HipKittens MXFP8 GEMM Support by alextmagro · Pull Request #566 · ROCm/TransformerEngine

alextmagro · 2026-04-28T05:16:00Z

Creates an MXFP8 GEMM with HipKittens that outperforms hipBLASlt, and offers additional epilogues such as BIAS and GELU AUX

Requires a workspace sized relative to the model. Often larger than hipBLASlt, but with significant performance improvements. Only builds for gfx950, and requires M / 256 and N / 256.

Adds hipKittens header library as a submodule.

wangye805 · 2026-05-01T15:25:11Z

            )
-        if use_bias:
-            pytest.skip("hipblaslt GEMM does not yet support MXFP8 with bias.")
+        hipkittens_eligible = (m % 256 == 0) and (n % 256 == 0) and (k >= 256)


same hardcoding 256s...

conflicts

ipanfilo · 2026-05-08T16:28:27Z

+  if (!use_mxfp8 && params.force_hipblaslt) {
+    GTEST_SKIP() << "force_hipblaslt only relevant for MXFP8";
+  }
+  if (use_mxfp8) {


Add new const bool use_hipblaslt_fp8 = (!use_mxfp8 || param.force_hipblaslt) - this combination is used below for many skips. And all this should be below, under ifdef HIP_PLATFORM_AMD under has_fp8

I wanted to avoid the skips completely, so split up the test instantiation into non-mxfp8 and mxfp8.

Nevertheless, the same condition is used multiple times below. May be you can rather have use_hipkittens_mxfp8 = (use_mxfp8 && !params.force_hiplaslt) for better clarity

I see what you mean now. We can combine some of the checks to make it easier to read when we are using hipkittens.

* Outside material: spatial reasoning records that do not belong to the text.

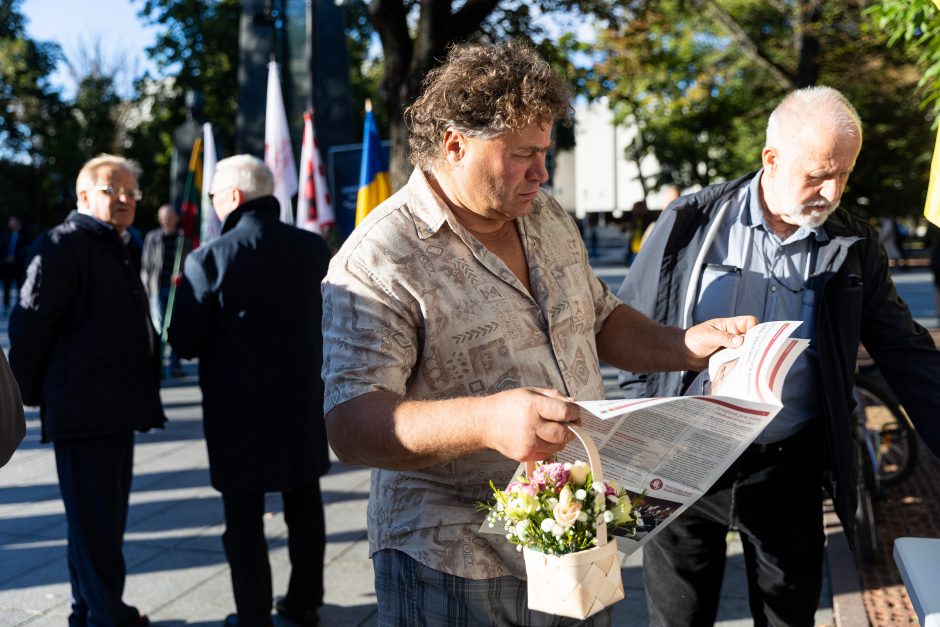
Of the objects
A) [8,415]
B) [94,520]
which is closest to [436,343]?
[8,415]

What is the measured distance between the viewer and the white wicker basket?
1.59 meters

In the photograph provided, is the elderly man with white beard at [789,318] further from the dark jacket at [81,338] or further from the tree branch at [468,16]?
the tree branch at [468,16]

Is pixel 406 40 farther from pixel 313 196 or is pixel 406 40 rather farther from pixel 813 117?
pixel 813 117

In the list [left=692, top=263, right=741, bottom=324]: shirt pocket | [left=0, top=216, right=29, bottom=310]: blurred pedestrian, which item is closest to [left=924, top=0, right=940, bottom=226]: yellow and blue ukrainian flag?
[left=692, top=263, right=741, bottom=324]: shirt pocket

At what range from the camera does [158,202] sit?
3666 cm

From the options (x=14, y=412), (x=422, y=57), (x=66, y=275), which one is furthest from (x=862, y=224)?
(x=422, y=57)

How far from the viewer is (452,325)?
186 centimetres

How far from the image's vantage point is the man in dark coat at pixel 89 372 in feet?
12.5

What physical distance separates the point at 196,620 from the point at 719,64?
19.5m

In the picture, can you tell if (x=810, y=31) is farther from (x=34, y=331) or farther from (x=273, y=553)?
(x=34, y=331)

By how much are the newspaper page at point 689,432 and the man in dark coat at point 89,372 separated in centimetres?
265

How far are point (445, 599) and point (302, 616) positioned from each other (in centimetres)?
250

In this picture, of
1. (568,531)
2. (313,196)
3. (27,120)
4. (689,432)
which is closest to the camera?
(568,531)

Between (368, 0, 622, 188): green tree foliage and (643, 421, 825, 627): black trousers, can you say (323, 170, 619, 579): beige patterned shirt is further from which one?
(368, 0, 622, 188): green tree foliage
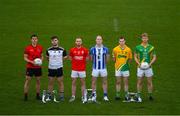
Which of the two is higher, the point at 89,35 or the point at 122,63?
the point at 89,35

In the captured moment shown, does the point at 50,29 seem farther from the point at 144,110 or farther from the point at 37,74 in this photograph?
the point at 144,110

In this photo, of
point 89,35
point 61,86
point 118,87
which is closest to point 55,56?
point 61,86

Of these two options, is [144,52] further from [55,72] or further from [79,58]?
[55,72]

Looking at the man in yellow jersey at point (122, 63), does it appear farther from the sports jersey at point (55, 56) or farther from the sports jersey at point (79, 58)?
the sports jersey at point (55, 56)

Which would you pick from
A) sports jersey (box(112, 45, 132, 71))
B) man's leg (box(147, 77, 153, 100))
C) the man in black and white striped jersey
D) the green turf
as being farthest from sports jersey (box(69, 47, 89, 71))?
man's leg (box(147, 77, 153, 100))

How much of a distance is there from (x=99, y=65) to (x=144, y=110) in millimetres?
2639

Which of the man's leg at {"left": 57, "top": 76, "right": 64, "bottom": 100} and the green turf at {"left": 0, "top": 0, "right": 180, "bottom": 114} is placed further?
the man's leg at {"left": 57, "top": 76, "right": 64, "bottom": 100}

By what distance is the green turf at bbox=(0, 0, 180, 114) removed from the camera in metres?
20.6

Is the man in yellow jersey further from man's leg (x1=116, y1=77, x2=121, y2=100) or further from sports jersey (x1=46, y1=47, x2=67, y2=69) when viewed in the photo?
sports jersey (x1=46, y1=47, x2=67, y2=69)

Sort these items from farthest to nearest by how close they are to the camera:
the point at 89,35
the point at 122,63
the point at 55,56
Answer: the point at 89,35, the point at 122,63, the point at 55,56

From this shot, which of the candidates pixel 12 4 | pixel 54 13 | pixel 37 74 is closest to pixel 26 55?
pixel 37 74

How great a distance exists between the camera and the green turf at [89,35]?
2056 centimetres

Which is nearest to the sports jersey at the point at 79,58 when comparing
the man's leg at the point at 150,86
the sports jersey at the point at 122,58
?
the sports jersey at the point at 122,58

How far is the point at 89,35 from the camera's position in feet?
112
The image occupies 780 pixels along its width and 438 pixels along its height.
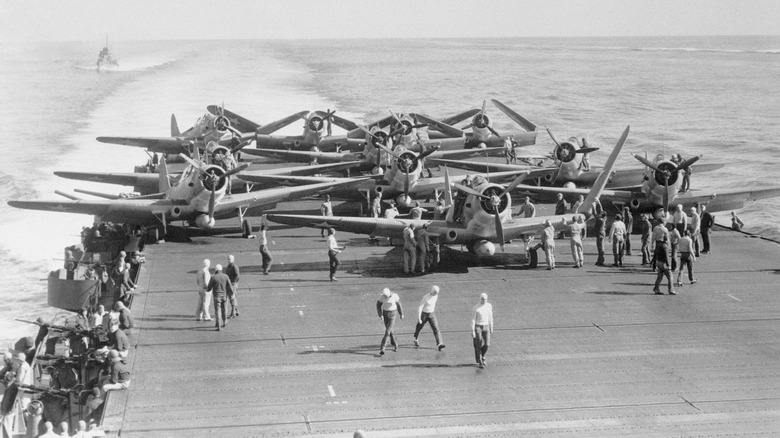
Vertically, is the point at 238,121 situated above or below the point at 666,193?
above

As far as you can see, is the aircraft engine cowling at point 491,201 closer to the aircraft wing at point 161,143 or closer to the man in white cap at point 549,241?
the man in white cap at point 549,241

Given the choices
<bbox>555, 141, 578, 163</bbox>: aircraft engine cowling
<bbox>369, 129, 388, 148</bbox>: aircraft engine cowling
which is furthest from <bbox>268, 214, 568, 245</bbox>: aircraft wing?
<bbox>555, 141, 578, 163</bbox>: aircraft engine cowling

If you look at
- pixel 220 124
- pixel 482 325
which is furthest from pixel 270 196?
pixel 220 124

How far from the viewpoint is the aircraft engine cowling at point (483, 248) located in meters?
26.1

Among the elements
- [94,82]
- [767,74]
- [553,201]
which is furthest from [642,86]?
[553,201]

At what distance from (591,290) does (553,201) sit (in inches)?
511

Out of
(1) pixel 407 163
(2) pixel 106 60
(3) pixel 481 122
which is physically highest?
(2) pixel 106 60

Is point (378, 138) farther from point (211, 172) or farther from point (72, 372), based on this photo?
point (72, 372)

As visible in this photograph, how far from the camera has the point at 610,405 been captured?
16.2 metres

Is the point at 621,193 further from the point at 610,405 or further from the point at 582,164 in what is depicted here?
the point at 610,405

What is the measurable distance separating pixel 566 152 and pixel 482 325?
22.2 meters

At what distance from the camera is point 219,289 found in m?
20.2

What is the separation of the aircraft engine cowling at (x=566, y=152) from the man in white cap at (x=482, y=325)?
21.7 metres

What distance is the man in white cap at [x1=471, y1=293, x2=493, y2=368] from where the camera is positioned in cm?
1753
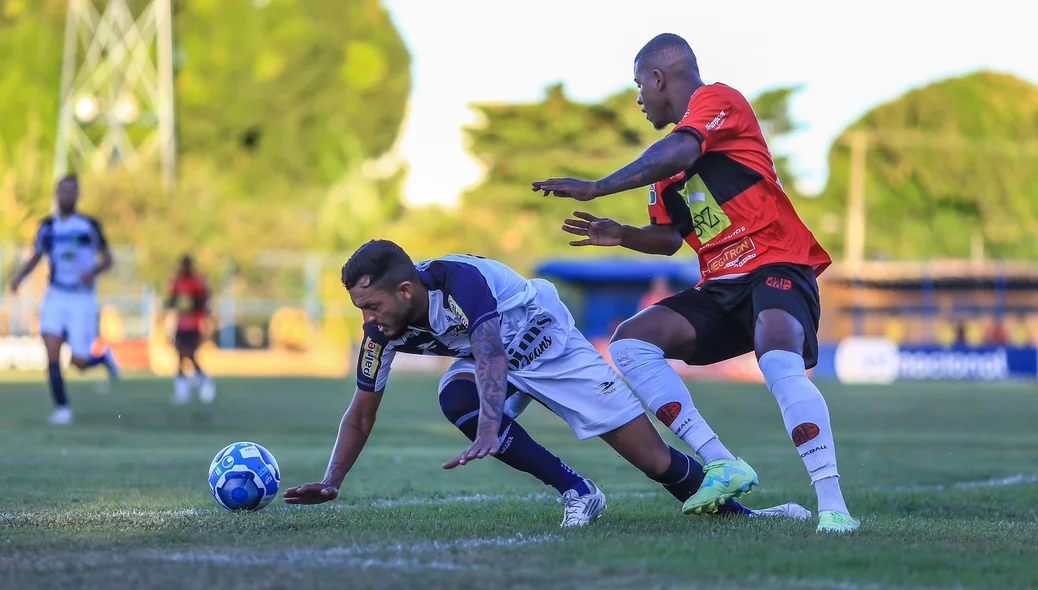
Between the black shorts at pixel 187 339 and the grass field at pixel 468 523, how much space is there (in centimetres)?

ipanfilo · 2026-05-08T16:46:34Z

                         [](const testing::TestParamInfo<DqGEMMTestSuite::ParamType>& info) {
-                           return MKN(std::get<0>(info.param)) + "x" + TN(std::get<3>(info.param));
+                           return MKN(std::get<0>(info.param)) + "x" +
+                                  std::to_string(std::get<1>(info.param)) + "x" +


What is a point, they are set to false only

ipanfilo · 2026-05-08T16:50:48Z

    GTEST_SKIP() << "MXFP8 is not supported in current config";
  }
+  if (params.use_bias || params.use_gelu) {
+    if (params.force_hipblaslt) {


It is skipped below anyway, if add it for future, move it after more generic one

Sorry, this and the Dq test name changes are artifacts from my attempt to enable bias and gelu for this test. I a ran into issues with gelu for the non-fp8 GEMM in hipBLASlt, and decided to just focus on the non-Dq tests. I have reverted things.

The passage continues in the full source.